--- Seçilen Metin ---

Robotik cerrahide son nokta! Yeni robotlar dokuyu hissedebiliyor

Cerraha gerçek “dokunma hissi” sağlayan sensör teknolojileri ile donatılmış yeni nesil ameliyat robotları, daha hassas ve güvenli operasyonlara yardımcı oluyor.
ZİYNETİ KOCABIYIK'IN HABERİ - Cerrahi uygulamalarda kullanılan robotik sistemler giderek mükemmelleşiyor. Bunun en son örneği, cerraha “dokunma hissi” sağlayan sensör teknolojileri ile donatılmış yeni nesil ameliyat robotları.
Geliştirilmekte olan robotun dokuyu hissedebilmesi ve bunu cerraha aktarabilmesinin, cerrahide çok büyük bir adım olacağını söyleyen Acıbadem Üniversitesi Tıp Fakültesi Kalp ve Damar Cerrahisi Ana Bilim Dalı Başkanı Prof. Dr. Şahin Şenay, “Böylece daha önce sadece ekranda gördüğümüz dokuyu elimizle dokunur gibi hissedeceğiz” dedi.
KALP CERRAHİSİNDE GELECEĞİN YÖNTEMİ
Uluslararası Minimal İnvaziv Kardiyotorasik Cerrahi Derneğinin İstanbul’da düzenlediği ve dünyanın en önemli kalp ve damar cerrahisi uzmanlarının katıldığı “25. ISMICS Bilimsel Kongresi”nde geleceğe damga vuracak yeni bilimsel gelişmeler de paylaşıldı.

--- Sağlanan Veriler ---

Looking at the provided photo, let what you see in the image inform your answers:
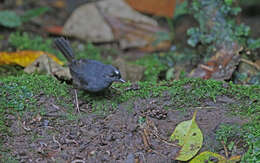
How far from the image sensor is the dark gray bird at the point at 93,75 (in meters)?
3.45

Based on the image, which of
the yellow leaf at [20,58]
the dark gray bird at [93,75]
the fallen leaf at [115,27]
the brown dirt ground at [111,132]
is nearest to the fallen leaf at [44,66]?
the yellow leaf at [20,58]

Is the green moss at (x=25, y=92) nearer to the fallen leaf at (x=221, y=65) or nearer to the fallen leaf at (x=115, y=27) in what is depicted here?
the fallen leaf at (x=221, y=65)

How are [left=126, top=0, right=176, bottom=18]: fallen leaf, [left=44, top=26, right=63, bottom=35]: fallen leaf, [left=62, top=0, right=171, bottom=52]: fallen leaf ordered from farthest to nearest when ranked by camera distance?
[left=126, top=0, right=176, bottom=18]: fallen leaf < [left=44, top=26, right=63, bottom=35]: fallen leaf < [left=62, top=0, right=171, bottom=52]: fallen leaf

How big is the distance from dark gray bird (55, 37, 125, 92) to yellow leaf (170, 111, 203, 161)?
0.79 metres

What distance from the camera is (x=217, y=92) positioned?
3561 millimetres

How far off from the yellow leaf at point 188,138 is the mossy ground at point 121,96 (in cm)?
32

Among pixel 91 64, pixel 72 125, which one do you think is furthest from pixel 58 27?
pixel 72 125

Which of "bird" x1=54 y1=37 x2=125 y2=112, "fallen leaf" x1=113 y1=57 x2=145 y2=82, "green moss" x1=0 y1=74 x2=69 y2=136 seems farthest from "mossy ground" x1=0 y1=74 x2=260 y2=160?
"fallen leaf" x1=113 y1=57 x2=145 y2=82

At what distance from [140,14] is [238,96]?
11.3ft

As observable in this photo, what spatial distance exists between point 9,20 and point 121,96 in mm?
3469

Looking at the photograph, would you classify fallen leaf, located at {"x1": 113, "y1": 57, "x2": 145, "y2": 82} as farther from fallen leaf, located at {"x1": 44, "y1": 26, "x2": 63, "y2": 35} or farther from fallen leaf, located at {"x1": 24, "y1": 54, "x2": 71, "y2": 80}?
fallen leaf, located at {"x1": 44, "y1": 26, "x2": 63, "y2": 35}

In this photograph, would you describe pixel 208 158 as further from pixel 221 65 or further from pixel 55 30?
pixel 55 30

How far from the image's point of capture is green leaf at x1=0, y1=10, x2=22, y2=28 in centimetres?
603

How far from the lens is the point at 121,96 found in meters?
3.58
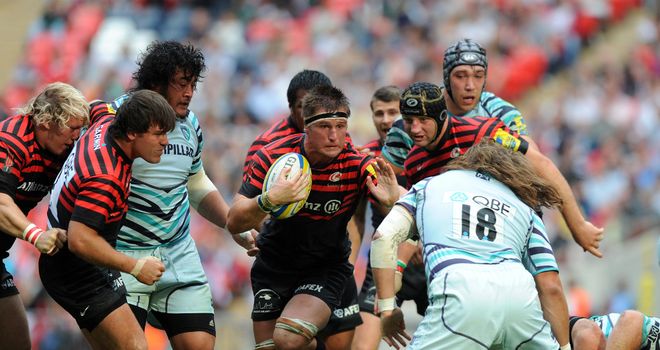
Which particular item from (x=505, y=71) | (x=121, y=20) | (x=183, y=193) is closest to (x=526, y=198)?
(x=183, y=193)

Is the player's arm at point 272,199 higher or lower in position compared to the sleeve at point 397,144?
lower

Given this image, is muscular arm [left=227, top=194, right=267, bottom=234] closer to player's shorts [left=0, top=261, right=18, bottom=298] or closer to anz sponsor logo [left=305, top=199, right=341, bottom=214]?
anz sponsor logo [left=305, top=199, right=341, bottom=214]

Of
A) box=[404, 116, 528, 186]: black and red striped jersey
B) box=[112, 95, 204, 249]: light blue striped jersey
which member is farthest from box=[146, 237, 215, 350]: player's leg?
box=[404, 116, 528, 186]: black and red striped jersey

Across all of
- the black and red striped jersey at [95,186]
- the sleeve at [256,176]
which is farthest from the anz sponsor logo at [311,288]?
the black and red striped jersey at [95,186]

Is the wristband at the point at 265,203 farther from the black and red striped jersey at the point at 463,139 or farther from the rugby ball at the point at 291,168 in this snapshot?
the black and red striped jersey at the point at 463,139

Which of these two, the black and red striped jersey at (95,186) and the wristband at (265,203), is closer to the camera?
the black and red striped jersey at (95,186)

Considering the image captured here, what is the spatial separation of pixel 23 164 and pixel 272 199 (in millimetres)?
1790

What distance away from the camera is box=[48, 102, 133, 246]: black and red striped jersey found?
7.42 metres

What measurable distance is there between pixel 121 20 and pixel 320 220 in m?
14.5

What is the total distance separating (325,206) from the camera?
8.35m

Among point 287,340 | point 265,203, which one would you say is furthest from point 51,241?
point 287,340

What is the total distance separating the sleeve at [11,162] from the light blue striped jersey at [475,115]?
296 cm

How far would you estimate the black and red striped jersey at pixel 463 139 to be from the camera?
853 cm

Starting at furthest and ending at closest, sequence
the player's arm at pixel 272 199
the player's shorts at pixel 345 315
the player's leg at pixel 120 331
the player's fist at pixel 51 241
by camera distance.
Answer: the player's shorts at pixel 345 315 → the player's leg at pixel 120 331 → the player's arm at pixel 272 199 → the player's fist at pixel 51 241
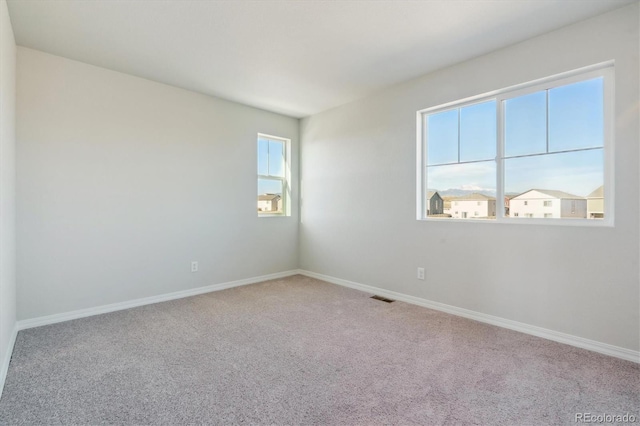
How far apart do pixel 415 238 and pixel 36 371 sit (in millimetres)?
3442

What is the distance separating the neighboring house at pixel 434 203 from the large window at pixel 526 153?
23 mm

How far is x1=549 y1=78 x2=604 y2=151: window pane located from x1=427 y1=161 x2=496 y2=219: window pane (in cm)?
56

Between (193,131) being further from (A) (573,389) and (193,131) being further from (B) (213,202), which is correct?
(A) (573,389)

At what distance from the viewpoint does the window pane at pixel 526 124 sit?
272 cm

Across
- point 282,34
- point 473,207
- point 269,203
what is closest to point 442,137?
point 473,207

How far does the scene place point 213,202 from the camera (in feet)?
13.5

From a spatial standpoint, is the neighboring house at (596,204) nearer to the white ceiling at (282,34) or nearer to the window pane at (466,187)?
the window pane at (466,187)

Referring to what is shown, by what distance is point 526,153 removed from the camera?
279 centimetres

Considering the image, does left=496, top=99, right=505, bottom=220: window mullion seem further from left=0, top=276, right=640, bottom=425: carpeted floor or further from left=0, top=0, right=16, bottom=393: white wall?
left=0, top=0, right=16, bottom=393: white wall

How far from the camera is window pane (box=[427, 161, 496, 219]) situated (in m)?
3.04

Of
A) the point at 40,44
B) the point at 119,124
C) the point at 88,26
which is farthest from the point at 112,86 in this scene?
the point at 88,26

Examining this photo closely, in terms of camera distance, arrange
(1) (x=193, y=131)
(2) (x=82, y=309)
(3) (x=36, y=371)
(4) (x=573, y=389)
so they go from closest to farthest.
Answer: (4) (x=573, y=389), (3) (x=36, y=371), (2) (x=82, y=309), (1) (x=193, y=131)
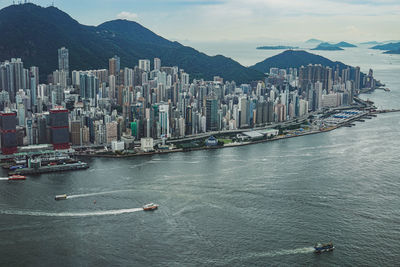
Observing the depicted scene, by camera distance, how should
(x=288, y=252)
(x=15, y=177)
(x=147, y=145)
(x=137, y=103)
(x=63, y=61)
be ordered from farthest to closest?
(x=63, y=61) → (x=137, y=103) → (x=147, y=145) → (x=15, y=177) → (x=288, y=252)

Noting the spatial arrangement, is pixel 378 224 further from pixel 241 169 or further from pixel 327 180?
pixel 241 169

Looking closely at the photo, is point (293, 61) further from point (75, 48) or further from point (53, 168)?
point (53, 168)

---

Çalışmanın Kapsamı:
1. Robotik cerrahi haberinde "Robotik cerrahide son" ifadesinden "operasyonlara yardımcı oluyor." ifadesine kadar olan bölümü, hiçbir değişiklik yapmadan aynen döndürünüz.
2. Robotik cerrahi haberine göre 25. ISMICS Bilimsel Kongresi'ni hangi dernek düzenlemiştir?
3. Robotik cerrahi haberinin devamını, metindeki son cümleden sonra gelecek biçimde yazınız.
Görevlerin yerine getirilmesi için listeye başvurulması gerekmemektedir.

Çözülmüş Sorular:
1.
Robotik cerrahide son nokta! Yeni robotlar dokuyu hissedebiliyor

Cerraha gerçek “dokunma hissi” sağlayan sensör teknolojileri ile donatılmış yeni nesil ameliyat robotları, daha hassas ve güvenli operasyonlara yardımcı oluyor.

2. Kongreyi Uluslararası Minimal İnvaziv Kardiyotorasik Cerrahi Derneği düzenlemiştir.

3.
Kongrede yeni bir robotun tanıtımı da yapıldı. Robot destekli yöntemlerin, kalp ameliyatlarında tedavi başarısını artırdığına işaret eden Prof. Dr. Şenay, “Robotik yöntemin kalp cerrahisinde geleceğin cerrahisi olduğunu düşünüyorum. Günümüzde kullanılan robotik yöntemler; özellikle baypas ameliyatlarında, kapak ameliyatlarında, kalp tümörlerinde, doğumla ilgili bazı hastalıkların tedavisinde ve ritim bozukluklarının cerrahi tedavisinde kullanılan geniş bir yelpazeye yayılıyor.
Robotik cerrahinin hastaya sağladığı birçok avantaj var. Robotik aletlerin ameliyat sırasındaki hareket kabiliyeti, insan bileğinin sahip olduğundan daha yüksek. Bu da işlem güvenliğini artırıyor. Robot destekli yöntemler sayesinde, ameliyatları daha küçük kesi ile yapabiliyoruz. Kanama riski düşüyor. Ameliyat sonrası enfeksiyon riski azalıyor. Bu yöntemlerle en önemlisi de hastanın normal hayata dönmesi daha kısa sürede oluyor” dedi.
YÜZDE 40 DAHA AZ DOKU HASARI
Bu avantajlara dokunma hissinin de ekleneceğini aktaran Prof. Dr. Şenay, şu ifadeleri kullandı:
“Dokunma hissi (haptic feedback) özelliği olan robotik aletlerin dokulara temas eden uç kısımlarındaki basınç hissi, bu noktalara yerleştirilmiş olan hassas kuvvet sensörleri aracılığı ile cerrahın kullandığı konsola iletilir; yani cerrah manipülasyon yaparken konsolda dokunma ile oluşan kuvvet geri bildirimini elinde hisseder.
Bu his, yani kuvvet geri bildirimi çok önemli, çünkü bu sayede cerrah daha kontrollü manevralar yapabilir. Preklinik çalışmalarda, cerrahların bu teknolojiyle uyguladığı kuvvet yüzde 40’a kadar azaltılarak ameliyatlar tamamlanabiliyor. Bu da dokuya daha az travma uygulamak anlamına geliyor. Bu durum ise ameliyat sonrası iyileşme üzerine olumlu katkıda bulunabilecek bir faktör.”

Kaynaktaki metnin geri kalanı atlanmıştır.